SHORT PROBLEM ▸
Copy out the data below as written; omit any images.

EXERCISE MATERIAL ▸
•••
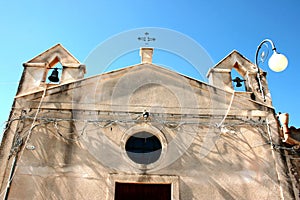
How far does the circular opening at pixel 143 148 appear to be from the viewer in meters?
6.78

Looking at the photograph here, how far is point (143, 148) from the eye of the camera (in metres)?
6.94

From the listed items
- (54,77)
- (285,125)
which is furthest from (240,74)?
(54,77)

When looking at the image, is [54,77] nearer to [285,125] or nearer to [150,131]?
[150,131]

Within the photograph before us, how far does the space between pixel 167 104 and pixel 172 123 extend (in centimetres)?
60

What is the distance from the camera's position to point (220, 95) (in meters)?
•••
ANSWER BELOW ▸
How far does the circular opening at pixel 143 148 appear to be from the viewer in meters?
6.78

Looking at the photograph here, how far is point (143, 148) from the eye of the camera (in metres)?
6.94

From the listed items
- (54,77)
- (285,125)
which is furthest from (240,74)?
(54,77)

When looking at the image, is [54,77] nearer to [285,125] or nearer to [150,131]?
[150,131]

Within the photograph before us, how far does the space between pixel 167 104 and pixel 172 123 extend (in centimetres)?
60

What is the distance from the camera's position to point (220, 95) (in meters)?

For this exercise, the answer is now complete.